If manufacturing companies are hesitant, at least they have added jobs — about 7,840 in Minnesota over the past year. Across the country, manufacturing has steadily added jobs during the recovery — about 250,000. Construction, on the other hand, has lost close to 2,200 in Minnesota, consistent with weakness across the nation.

New home permits issued in the Twin Cities in April were down about a third from a year earlier, according to Keystone Report, a construction data firm. That has left people like Bill Evertz, a 51-year-old former house framer who keeps his white hair mashed under a baseball cap, scrambling for odd jobs. Mr. Evertz lost his job of 15 years in 2007 and then worked for a home remodeling company north of Minneapolis until last fall.

To cut costs, he moved in with his sister. At the gym, he talks with other former construction workers who hope that spring brings fresh hiring. Right now, he said, he is left to “praying for hail or rain storms, because then the insurance companies hire people to fix up houses.”

Public sector workers are struggling as well. Over the past year, Minnesota lost 1,900 government jobs. Steven Lutmer, who spent 20 years as a city building inspector in Ramsey, was let go in January of last year.

Mr. Lutmer, 51, who once earned $62,000 a year and benefits, is collecting $498 a week in unemployment. At a job fair last week, where more than 250 people jammed a windowless hotel ballroom, he approached a recruiter from Toys “R” Us to ask about his application for a part-time job stocking shelves that would pay less than $8 an hour. “I’ll take part time, full time, anything,” shrugged Mr. Lutmer.

The bright spot in Minnesota’s economy has clearly been agriculture. David Frederickson, the state’s commissioner of agriculture, attributed it to the price of corn, which is close to $6.70 a bushel, and the price of soybeans, at about $12.80 a bushel, not far from recent peaks. The hefty prices are generating some increased activity for fertilizer distributors and agricultural equipment makers, he said. But the ripple effect will be limited, he added, because many farmers will use their revenue to pay down debt.
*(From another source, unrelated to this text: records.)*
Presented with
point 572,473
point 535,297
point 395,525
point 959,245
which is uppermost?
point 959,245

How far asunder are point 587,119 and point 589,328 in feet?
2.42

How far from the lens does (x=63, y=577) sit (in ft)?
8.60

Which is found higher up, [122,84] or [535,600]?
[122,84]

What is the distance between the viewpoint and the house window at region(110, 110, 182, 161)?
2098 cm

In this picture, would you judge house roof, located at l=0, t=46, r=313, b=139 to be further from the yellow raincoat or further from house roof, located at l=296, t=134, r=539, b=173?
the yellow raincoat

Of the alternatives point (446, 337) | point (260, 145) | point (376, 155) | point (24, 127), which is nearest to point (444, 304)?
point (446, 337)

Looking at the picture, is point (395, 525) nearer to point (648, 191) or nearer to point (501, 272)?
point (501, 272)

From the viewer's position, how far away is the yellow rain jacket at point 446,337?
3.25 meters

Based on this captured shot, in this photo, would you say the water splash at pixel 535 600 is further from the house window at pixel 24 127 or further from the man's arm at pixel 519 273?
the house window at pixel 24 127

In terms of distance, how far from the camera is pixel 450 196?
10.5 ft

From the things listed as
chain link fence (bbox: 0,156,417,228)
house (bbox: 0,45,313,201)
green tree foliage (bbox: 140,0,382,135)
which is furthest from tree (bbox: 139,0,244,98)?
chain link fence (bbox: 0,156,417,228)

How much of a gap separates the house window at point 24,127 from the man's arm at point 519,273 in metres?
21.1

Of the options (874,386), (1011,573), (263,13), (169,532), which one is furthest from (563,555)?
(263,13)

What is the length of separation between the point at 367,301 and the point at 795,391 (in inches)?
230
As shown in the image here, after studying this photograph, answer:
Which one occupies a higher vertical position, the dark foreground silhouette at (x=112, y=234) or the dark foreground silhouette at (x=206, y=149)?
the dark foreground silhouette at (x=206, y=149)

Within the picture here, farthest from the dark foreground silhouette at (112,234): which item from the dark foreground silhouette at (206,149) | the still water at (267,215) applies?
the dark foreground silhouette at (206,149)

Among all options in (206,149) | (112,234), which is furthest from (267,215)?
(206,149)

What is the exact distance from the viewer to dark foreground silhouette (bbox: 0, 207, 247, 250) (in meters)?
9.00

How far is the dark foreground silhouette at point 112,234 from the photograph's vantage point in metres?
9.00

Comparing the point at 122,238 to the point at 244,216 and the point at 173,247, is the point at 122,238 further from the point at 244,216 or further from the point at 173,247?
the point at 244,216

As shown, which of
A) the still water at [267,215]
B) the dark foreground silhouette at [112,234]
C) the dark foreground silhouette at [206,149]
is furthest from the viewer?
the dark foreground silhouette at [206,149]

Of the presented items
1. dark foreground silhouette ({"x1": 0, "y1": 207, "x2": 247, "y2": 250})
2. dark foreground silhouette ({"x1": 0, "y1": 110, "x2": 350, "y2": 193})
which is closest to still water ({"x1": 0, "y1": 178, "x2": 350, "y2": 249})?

There are signs of hope, however. Steve Hine, an economist for the Minnesota Department of Employment and Economic Development, noted that the ratio of jobseekers to online listings is among the lowest in the nation. And at the University of Minnesota, Paul Timmins, director of career services for the college of liberal arts, said more employers showed up at a spring job fair for graduating seniors this year than last. “Definitely more students are getting jobs,” said Mr. Timmins.

“My sense is it’s a slow and steady march ahead,” he said, adding wryly: “Sorry you had to come all the way to Minnesota just to learn that we are like the rest of the country.”